Mirdha is a clan of Jats, mostly found in the Marwar region of Rajasthan state.

== Mirdha family ==
The Mirdha family is a political and social dynasty from Nagaur district in the Indian state of Rajasthan. This family is known for its contributions to the cooperative movement, farmers’ rights, and political leadership in the state. Originating from the village of Kuchera in Nagaur district, the Mirdha family has played a pivotal role in shaping the socio-political landscape of Rajasthan, particularly within the Jat community. The family’s legacy spans several generations, with members holding influential positions in politics, administration, and social reform. The surname “Mirdha” is originated as a title awarded to the family for managing the postal system in Marwar, known as the “Mirdha Dak,” during the pre-independence era.

Notable persons of the Mirdha family of Nagaur Includes:

Baldev Ram Mirdha (1889–1953)

His leadership in the farmers’ movement earned him the title “Kisan Kesari” (Lion of the Farmers). He laid the foundation for the Mirdha family’s political and social influence, which was carried forward by his descendants. Baldev Ram had three children, including Ramniwas Mirdha.
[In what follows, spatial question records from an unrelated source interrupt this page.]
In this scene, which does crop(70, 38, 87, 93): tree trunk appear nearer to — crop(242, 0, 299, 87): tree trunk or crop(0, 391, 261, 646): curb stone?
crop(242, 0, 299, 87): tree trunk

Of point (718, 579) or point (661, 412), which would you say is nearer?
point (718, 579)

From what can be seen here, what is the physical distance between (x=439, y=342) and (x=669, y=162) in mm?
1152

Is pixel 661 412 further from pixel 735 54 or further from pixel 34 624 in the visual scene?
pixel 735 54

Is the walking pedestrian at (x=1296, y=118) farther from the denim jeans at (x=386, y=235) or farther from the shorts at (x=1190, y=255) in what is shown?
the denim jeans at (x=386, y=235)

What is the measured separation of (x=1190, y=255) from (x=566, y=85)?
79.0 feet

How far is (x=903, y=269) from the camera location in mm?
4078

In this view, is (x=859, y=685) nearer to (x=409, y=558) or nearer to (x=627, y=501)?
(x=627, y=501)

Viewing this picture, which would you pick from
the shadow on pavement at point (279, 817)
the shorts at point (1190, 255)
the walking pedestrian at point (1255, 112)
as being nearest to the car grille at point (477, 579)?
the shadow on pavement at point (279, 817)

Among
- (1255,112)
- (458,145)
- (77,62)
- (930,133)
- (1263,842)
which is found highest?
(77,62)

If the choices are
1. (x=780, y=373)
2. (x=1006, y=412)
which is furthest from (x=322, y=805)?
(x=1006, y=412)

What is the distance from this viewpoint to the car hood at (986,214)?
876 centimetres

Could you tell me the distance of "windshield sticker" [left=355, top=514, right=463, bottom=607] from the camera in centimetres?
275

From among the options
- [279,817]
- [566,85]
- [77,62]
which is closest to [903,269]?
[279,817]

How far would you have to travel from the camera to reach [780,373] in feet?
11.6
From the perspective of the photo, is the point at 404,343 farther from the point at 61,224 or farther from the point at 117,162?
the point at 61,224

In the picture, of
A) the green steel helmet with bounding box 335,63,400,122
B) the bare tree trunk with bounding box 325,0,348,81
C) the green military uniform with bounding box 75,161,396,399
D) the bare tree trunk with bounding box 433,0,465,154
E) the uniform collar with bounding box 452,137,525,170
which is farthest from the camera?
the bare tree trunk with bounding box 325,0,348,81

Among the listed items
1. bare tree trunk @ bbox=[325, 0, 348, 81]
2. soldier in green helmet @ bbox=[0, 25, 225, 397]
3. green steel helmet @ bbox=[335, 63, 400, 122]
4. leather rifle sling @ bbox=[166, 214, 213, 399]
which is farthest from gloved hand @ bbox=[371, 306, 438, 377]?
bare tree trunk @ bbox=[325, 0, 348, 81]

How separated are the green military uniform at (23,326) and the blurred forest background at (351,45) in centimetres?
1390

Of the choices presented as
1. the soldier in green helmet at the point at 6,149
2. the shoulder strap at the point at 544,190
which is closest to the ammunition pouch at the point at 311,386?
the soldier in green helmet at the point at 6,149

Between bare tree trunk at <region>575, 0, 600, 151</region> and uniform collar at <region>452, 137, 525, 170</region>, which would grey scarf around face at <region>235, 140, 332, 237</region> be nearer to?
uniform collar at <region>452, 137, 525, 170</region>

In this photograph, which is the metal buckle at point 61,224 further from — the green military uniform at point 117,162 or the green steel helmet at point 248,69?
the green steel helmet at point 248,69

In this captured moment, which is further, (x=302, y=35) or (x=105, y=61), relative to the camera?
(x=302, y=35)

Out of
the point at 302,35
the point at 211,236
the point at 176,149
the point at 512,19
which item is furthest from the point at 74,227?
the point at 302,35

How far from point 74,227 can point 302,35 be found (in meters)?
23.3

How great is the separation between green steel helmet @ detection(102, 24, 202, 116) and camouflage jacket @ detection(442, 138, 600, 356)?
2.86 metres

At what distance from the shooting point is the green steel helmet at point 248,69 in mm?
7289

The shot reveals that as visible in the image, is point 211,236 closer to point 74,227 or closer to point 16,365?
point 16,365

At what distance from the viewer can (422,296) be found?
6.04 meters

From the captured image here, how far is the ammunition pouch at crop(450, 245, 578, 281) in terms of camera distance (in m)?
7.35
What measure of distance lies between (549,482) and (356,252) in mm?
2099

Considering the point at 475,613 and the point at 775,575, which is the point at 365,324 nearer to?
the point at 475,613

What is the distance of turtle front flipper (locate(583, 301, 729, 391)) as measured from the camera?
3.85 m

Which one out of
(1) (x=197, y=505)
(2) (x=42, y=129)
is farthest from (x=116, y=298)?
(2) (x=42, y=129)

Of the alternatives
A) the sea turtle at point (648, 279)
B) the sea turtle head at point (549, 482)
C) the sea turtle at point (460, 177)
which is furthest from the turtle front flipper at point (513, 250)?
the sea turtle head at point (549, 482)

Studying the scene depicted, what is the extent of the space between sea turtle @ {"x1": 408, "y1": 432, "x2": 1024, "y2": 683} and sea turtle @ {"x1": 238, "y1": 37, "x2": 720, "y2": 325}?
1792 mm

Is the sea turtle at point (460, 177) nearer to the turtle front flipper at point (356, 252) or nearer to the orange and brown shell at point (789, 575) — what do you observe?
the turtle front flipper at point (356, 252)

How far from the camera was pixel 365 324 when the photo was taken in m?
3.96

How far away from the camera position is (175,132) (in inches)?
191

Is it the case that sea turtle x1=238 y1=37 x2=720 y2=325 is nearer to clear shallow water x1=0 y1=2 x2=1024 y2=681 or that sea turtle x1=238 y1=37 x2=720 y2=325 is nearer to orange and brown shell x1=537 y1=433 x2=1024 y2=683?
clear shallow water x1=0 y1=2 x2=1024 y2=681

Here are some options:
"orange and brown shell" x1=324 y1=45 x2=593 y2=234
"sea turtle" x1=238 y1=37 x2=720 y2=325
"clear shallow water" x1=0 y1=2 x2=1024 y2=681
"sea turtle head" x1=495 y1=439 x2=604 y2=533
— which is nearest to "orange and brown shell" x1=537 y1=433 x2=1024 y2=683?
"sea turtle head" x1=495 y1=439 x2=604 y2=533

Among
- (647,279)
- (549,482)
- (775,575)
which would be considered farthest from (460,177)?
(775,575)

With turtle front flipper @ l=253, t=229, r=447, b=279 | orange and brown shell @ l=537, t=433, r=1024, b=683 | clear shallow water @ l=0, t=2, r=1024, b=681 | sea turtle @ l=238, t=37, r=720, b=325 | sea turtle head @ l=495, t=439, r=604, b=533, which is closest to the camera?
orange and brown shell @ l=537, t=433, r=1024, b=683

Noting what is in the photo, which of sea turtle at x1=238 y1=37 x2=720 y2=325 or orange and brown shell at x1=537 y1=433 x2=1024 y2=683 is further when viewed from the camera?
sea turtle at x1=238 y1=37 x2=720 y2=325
Nathuram Mirdha (1921–1996)

Nathuram was the grandson of Mangla Ram Mirdha and the son of Thana Ram Mirdha, making him the nephew of Baldev Ram. Nathuram was a prominent Indian politician and a key figure in the cooperative movement. He represented the Nagaur constituency in the Lok Sabha for six terms, beginning in 1971, and was known for his resilience in maintaining political influence despite challenges, such as the anti-Congress wave of 1977. He served as a Union Minister and was the Rajasthan Congress chief. He was elected to the Rajasthan Legislative Assembly for four terms.